当面は「3年」の在留期間を有していれば「最長の在留期間」とみなされます。

公衆衛生上の観点から有害となるおそれがないこと

「公衆衛生上の観点」とは感染症や何等かの中毒性を持っていないか等もそうですが、現状生活している家がごみ屋敷になっていないか、等も考慮されます。

3つめ

原則10年在留に関する特例

永住権を取得するためには、上記のとおり原則10年以上日本に在留している事が求められますが、

日本人等と結婚して、実質的な婚姻生活が3年以上継続し、かつ、引き続き1年以上日本に在留している場合や「定住者」の在留資格で5年以上継続して日本に在留している場合等、一定の条件を満たしている場合は在留期間が10年に満たなくても永住権が認められる場合があります。

また平成24年5月7日より、高度外国人を受け入れるために「高度人材ポイント制による出入国管理上の優遇制度」が開始されました。

これにより研究や事業経営等、高度な専門的知識をもつ「高度人材外国人」として認められれば日本に10年以上在留していなくても永住許可の対象となることが出来ます。
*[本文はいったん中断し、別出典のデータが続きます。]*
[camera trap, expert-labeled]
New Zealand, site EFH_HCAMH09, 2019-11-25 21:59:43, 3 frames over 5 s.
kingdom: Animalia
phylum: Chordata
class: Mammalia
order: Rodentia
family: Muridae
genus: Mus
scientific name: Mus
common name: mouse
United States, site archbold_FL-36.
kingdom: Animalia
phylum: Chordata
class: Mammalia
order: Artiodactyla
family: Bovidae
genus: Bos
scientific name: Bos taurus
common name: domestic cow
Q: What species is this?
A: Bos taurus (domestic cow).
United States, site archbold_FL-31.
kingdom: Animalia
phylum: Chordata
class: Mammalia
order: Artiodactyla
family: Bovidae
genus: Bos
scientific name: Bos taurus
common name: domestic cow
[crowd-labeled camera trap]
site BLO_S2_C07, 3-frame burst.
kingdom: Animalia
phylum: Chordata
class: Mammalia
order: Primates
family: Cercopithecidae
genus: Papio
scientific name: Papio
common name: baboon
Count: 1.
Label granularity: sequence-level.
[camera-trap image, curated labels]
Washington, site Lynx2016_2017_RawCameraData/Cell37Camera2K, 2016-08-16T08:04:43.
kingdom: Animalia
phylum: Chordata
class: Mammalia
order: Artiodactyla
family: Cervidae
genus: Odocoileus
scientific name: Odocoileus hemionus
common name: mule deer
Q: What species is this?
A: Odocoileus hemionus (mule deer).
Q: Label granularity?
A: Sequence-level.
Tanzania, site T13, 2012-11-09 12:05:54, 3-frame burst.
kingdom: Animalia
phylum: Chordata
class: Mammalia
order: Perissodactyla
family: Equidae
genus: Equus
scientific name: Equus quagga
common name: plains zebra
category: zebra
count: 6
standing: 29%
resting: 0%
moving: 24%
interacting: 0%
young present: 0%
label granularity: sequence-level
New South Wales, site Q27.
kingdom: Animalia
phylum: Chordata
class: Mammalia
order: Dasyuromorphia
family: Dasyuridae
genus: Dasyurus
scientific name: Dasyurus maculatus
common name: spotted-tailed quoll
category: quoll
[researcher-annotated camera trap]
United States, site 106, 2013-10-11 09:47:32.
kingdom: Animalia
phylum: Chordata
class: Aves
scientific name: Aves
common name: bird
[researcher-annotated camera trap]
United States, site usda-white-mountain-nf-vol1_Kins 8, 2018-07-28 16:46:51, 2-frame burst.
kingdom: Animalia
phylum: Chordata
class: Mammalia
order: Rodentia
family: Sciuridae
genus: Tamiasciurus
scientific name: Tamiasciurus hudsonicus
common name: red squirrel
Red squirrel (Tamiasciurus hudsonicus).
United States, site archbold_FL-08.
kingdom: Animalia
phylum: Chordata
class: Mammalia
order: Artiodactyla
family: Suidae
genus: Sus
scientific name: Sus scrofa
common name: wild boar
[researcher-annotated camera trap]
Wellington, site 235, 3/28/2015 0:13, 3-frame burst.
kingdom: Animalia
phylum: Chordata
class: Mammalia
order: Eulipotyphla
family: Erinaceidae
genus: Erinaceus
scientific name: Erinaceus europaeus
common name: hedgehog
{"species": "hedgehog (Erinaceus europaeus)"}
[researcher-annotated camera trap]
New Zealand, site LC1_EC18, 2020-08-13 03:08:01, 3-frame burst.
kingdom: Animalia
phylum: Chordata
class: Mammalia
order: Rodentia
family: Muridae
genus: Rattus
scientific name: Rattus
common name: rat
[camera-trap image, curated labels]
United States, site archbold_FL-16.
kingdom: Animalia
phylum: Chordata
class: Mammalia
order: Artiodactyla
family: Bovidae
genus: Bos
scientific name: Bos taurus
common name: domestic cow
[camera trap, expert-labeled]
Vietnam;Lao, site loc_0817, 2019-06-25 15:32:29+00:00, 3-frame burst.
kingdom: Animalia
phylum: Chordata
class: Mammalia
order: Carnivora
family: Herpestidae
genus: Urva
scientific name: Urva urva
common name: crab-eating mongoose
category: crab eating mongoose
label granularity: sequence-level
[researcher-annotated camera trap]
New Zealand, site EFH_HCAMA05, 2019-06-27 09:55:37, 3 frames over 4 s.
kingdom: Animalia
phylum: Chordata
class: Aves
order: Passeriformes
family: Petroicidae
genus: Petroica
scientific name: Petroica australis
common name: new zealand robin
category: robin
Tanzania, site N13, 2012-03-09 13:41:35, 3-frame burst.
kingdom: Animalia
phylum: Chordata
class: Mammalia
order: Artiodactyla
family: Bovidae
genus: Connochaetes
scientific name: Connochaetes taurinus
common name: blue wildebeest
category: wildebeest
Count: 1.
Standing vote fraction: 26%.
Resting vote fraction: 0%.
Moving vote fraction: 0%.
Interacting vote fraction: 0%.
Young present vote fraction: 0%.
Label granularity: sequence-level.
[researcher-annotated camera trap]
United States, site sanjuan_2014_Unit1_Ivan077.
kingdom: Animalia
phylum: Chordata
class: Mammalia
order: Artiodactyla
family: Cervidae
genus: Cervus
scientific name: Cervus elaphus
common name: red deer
具体的には、80点以上のポイントを有する「高度人材外国人」として1年以上継続して在留している場合が該当します。(法務省「永住許可申請4-(1)-ア」もご参照ください)

高度人材ポイント制に関する詳細に関してはこちらの記事で詳しく説明しておりますので、ぜひ、ご覧ください。

永住許可申請の審査期間

気になる審査期間ですが、法務省のHPでは、「標準処理期間:4か月」(2019年8月の情報)となっています。入国管理局インフォメーションセンターに問い合わせたところ、

「平均的には6か月前後、最長で8か月かかる」

とのことでした(one visa journal 編集部調べ)。6か月以上かかると考え、余裕を持って申請するのがベターでしょう。

永住権取得後の注意事項

永住権を取得した後でも、一定の事項に該当するに至った場合、取り消されてしまう場合があります。

詳しくは以下の記事をご覧ください。

【永住権】取得後の注意点と取消対象となる5つの事柄

まとめ

永住権が取れれば日本での在留期間や活動の制限がなくなりますから、面倒なビザの更新手続きや次回の申請で不許可になる不安からも解放され、ご自身の能力を活かして、日本でいろいろな活動を行うこともできます。

また日本での信用も上がりますから銀行から融資を受けたり、ローンを組んだりすることもできます。